Estrangeiros Explicam Reconciliação Nacional

O grupo de trabalho que elaborará o anteprojeto de lei para instituir a Comissão Nacional da Verdade realizou dia 26 passado em Brasília uma oficina a portas fechadas para ouvir especialistas estrangeiros em processos de reconciliação nacional e no funcionamento dessas comissões.

A justiça de transição é um conceito criado pela Organização das Nações Unidas (ONU). Reúne quatro tarefas fundamentais para os Estados lidarem com o legado deixado por regimes de exceção e consolidarem a democracia. São elas: reforma das instituições; o direito à memória e à verdade; o direito à reparação e o adequado tratamento jurídico aos crimes cometidos no passado.

Estiveram em Brasília o peruano Javier Ciurlizza, do Centro Internacional de Justiça de Transição, Catalina Smulovitz, da Comissão da Verdade da Argentina, e o norte-americano Peter Kaornbluh, do National Archives and Records Administration.

O grupo ouviu no mesmo dia em São Paulo o presidente da Comissão Interamericana de Direitos Humanos, Santiago Canton, e o representante do Comissariado das Nações Unidas, Juan Mendes.

De acordo com o ministro Paulo Vannuchi, da Secretaria Especial de Direitos Humanos, há cerca de 20 países - nove na América Latina - onde funcionaram comissões da Verdade.

A fase de consulta aos especialistas estrangeiros antecede a redação do anteprojeto de lei.
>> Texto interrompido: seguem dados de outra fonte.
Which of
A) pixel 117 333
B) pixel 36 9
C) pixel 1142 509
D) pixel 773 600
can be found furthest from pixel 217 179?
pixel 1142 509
Segundo o ministro, ainda em março o grupo de trabalho começa a redigir a proposta que deverá ser concluída até 30 de abril, conforme previsto em decreto presidencial.

Para especialistas, o projeto de lei da Comissão da Verdade poderá ter dificuldade de tramitação na Câmara dos Deputados e no Senado em um ano de eleições gerais.

É possível, portanto, que a comissão só venha a ser votada na próxima legislatura do Congresso Nacional e a ser instalada pelo próximo presidente da República, a ser eleito em outubro.

De acordo com o presidente da Associação Nacional de Direitos Humanos - Pesquisa e Pós- Graduação (Andhep), Eduardo Bittar, a demora na tramitação pode ser positiva.

- Esse cozimento pode ser virtuoso e significar um processo lento de amadurecimento, que evita a precipitação - avaliou o pesquisador, que também é professor da Faculdade de Direito da Universidade de São Paulo (USP).

Tarefa de Memória

Segundo Bittar, a futura Comissão da Verdade terá a tarefa da memória, isto é, resgatar as inverdades, reconstruir os fatos, ensinar e educar para o não retorno, evidenciar a importância da vigilância cidadã e democrática das instituições e de seu uso público, permitir a indenização material de familiares e vítimas e avançar em direção à punição - ainda que simbólica - dos envolvidos.

Evitar o retorno a contextos não democráticos é outro objetivo, lna opinião do sociólogo Sérgio Adorno, coordenador do Núcleo de Estudos da Violência da USP.

- Não se pode avançar na vida democrática desconfiando que isso pode acontecer de novo - disse, acrescentando que a apuração e a eventual punição são mecanismos institucionais para estabelecer confiança entre os cidadãos.

Para Adorno, a Comissão da Verdade não deve ter como meta a vingança. O mesmo tom ponderado tem sido utilizado pelo ministro Paulo Vannuchi.

- Não é revanchismo, não é para abrir feridas - disse à saída de um encontro na Conferência Nacional dos Bispos do Brasil (CNBB).

Além de Vannuchi, o grupo que elabora o anteprojeto de lei sobre a Comissão da Verdade é formado pelo ex-secretário de Direitos Humanos Paulo Sérgio Pinheiro, pelo presidente da Comissão sobre Mortos e Desaparecidos Políticos, Marco Antônio Barbosa, pelo presidente da Comissão de Anistia do Ministério da Justiça, Paulo Abrão, pelo consultor jurídico do Ministério da Justiça, Vilson Vedana, e pela secretária executiva da Casa Civil, Erenice Guerra, que coordena o trabalho.